Просто ранний Чехов был молодой, здоровый и над всем смеялся.
Я иногда думаю, что было в Чехове нечто сверхчеловеческое — не зря жил он и работал одновременно с Ницше. О том, что XX век понимал сверхчеловечность ложно, написано более чем достаточно, но то, что предыдущий век обозначил некий предел в развитии человеческой природы и заставил ожидать эволюционного скачка — думаю, очевидно даже для тех, кто читал прозу и философию этого века самым поверхностным образом. Первый блин получился, разумеется, комом, но Чехов был из тех, кто обозначал предел, и обозначил его с предельной внятностью. С него началась литература абсурда, которая, в сущности, как раз и есть взгляд на человека со сверхчеловеческой точки зрения: «Жизнь насекомых», как называется роман одного из самых талантливых и прямых последователей Чехова.
Думается, именно поэтому абсурдисты чтили в Чехове родоначальника, и немудрено, что самые глубокие слова о чеховском мировоззрении — без упоминания Чехова, естественно, ибо в предлагаемом отрывке автор занят самоанализом, — сказал Хармс в дневниковой записи от 31 октября 1937 года:
«Геройство, пафос, удаль, мораль, гигиеничность, нравственность, умиление и азарт — ненавистные для меня слова и чувства.
Но я вполне понимаю и уважаю: восторг и восхищение, вдохновение и отчаяние, страсть и сдержанность, распутство и целомудрие, печаль и горе, радость и смех».

Задание 1
Какой датой, согласно тексту о Чехове, помечена дневниковая запись Хармса?
Задание 2
Продолжите текст о Чехове после цитаты из дневника Хармса, которой он заканчивается.
Данные, приведённые дальше, здесь не понадобятся.

Исходные данные
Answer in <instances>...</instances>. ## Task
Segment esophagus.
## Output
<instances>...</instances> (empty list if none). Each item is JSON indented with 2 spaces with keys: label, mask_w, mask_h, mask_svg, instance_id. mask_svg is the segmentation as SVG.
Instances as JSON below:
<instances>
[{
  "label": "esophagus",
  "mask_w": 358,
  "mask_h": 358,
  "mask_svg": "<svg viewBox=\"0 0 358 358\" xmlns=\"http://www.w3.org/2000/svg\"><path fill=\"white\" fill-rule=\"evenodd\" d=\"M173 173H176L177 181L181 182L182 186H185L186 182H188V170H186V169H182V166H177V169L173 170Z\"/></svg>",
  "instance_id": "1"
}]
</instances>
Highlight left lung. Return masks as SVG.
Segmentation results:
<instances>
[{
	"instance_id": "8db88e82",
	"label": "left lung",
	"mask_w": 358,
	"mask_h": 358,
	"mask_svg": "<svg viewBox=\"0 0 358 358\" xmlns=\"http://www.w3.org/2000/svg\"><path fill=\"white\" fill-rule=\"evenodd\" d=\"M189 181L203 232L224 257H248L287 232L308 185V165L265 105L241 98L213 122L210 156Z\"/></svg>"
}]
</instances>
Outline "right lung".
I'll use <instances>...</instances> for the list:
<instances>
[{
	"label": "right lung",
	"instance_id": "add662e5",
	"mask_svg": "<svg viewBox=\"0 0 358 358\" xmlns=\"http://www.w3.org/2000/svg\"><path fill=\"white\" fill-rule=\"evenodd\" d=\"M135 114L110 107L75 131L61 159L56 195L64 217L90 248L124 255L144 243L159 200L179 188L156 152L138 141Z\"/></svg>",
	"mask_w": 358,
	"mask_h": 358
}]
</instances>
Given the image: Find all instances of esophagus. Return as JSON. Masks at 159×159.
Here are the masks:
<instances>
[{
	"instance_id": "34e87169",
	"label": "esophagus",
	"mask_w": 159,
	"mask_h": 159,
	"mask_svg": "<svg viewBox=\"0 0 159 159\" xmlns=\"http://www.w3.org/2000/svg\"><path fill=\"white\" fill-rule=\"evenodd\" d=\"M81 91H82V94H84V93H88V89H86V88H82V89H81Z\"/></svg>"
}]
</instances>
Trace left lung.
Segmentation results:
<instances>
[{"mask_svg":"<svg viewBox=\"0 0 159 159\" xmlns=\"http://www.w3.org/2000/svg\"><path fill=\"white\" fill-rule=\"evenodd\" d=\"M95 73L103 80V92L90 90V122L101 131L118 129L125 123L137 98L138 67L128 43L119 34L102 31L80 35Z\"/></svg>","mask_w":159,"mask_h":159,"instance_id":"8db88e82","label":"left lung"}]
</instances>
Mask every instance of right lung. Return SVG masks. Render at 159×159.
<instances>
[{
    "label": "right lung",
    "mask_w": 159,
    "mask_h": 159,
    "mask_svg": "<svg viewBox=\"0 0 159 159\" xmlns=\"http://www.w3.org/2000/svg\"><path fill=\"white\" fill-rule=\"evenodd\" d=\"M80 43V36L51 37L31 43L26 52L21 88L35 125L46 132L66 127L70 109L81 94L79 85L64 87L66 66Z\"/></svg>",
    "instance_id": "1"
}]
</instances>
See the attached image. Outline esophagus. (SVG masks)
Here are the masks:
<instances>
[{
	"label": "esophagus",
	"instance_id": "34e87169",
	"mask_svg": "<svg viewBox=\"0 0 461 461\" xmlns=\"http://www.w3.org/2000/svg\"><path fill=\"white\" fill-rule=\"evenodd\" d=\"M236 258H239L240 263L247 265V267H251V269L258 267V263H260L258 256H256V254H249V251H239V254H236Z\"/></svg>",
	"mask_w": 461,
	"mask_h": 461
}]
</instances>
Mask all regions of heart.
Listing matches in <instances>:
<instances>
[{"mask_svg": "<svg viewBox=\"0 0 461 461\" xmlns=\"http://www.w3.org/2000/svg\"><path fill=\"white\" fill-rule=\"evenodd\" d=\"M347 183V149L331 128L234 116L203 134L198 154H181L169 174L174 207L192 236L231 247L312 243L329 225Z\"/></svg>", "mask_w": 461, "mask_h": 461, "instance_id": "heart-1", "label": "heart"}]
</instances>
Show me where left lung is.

Ответ 1
31 октября 1937 года.

Ответ 2
Это почти стихи. И это именно о Чехове. Все перечисленное — от гигиеничности до морали — проходит по разряду пошлости, потому что сводится к следованию установленным образцам. Сейчас опять скажем ужасную вещь, но ничего особенно нового в ней нет — иное дело, что ею можно неправильно воспользоваться, но у нас ведь тут все свои. Вся так называемая мораль — как раз и есть свод правил и образцов, придуманных для самоуважения либо для борьбы за чужое уважение. Мораль у Чехова — это доктор Львов. Самовлюбленный, прямой, как палка, и отвратительно бесчеловечный тип. Мораль придумана для тех, у кого нет внутреннего самоограничителя, а у Чехова он есть. Кажется, само слово «мораль» было ему ненавистно, и потому единственное его сохранившееся стихотворение — пародия на басню.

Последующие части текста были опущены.